#### Problem details
Your answer should consist of all lines in the listing that hold the word "will".

#### Working data

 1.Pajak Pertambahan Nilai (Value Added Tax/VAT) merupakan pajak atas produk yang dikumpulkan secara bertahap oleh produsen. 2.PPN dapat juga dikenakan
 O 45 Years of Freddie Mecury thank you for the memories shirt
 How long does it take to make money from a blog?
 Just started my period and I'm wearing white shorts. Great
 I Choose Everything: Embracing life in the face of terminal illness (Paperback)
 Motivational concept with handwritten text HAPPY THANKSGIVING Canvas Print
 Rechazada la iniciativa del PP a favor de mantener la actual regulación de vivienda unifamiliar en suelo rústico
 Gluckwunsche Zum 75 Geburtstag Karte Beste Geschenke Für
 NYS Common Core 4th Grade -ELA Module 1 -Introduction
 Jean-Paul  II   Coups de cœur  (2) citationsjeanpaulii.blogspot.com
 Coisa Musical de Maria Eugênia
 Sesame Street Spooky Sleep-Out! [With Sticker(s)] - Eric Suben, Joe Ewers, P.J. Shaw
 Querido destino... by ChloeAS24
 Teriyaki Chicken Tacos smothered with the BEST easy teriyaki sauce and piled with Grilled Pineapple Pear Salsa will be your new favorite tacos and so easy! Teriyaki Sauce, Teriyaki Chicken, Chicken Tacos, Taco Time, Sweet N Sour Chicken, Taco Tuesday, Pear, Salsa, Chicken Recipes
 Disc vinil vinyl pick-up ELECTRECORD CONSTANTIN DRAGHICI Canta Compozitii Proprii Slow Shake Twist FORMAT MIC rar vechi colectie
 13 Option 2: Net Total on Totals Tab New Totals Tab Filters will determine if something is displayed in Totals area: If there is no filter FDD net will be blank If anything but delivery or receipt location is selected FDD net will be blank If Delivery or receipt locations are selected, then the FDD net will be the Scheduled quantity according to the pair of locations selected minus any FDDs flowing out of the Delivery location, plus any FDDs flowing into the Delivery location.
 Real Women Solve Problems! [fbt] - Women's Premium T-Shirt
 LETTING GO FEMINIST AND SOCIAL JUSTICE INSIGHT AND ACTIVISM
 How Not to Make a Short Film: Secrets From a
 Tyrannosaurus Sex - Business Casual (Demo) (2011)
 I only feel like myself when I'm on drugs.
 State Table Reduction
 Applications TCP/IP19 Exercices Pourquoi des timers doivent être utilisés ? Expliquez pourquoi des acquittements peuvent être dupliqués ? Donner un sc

#### Solution for this problem
 Teriyaki Chicken Tacos smothered with the BEST easy teriyaki sauce and piled with Grilled Pineapple Pear Salsa will be your new favorite tacos and so easy! Teriyaki Sauce, Teriyaki Chicken, Chicken Tacos, Taco Time, Sweet N Sour Chicken, Taco Tuesday, Pear, Salsa, Chicken Recipes
 13 Option 2: Net Total on Totals Tab New Totals Tab Filters will determine if something is displayed in Totals area: If there is no filter FDD net will be blank If anything but delivery or receipt location is selected FDD net will be blank If Delivery or receipt locations are selected, then the FDD net will be the Scheduled quantity according to the pair of locations selected minus any FDDs flowing out of the Delivery location, plus any FDDs flowing into the Delivery location.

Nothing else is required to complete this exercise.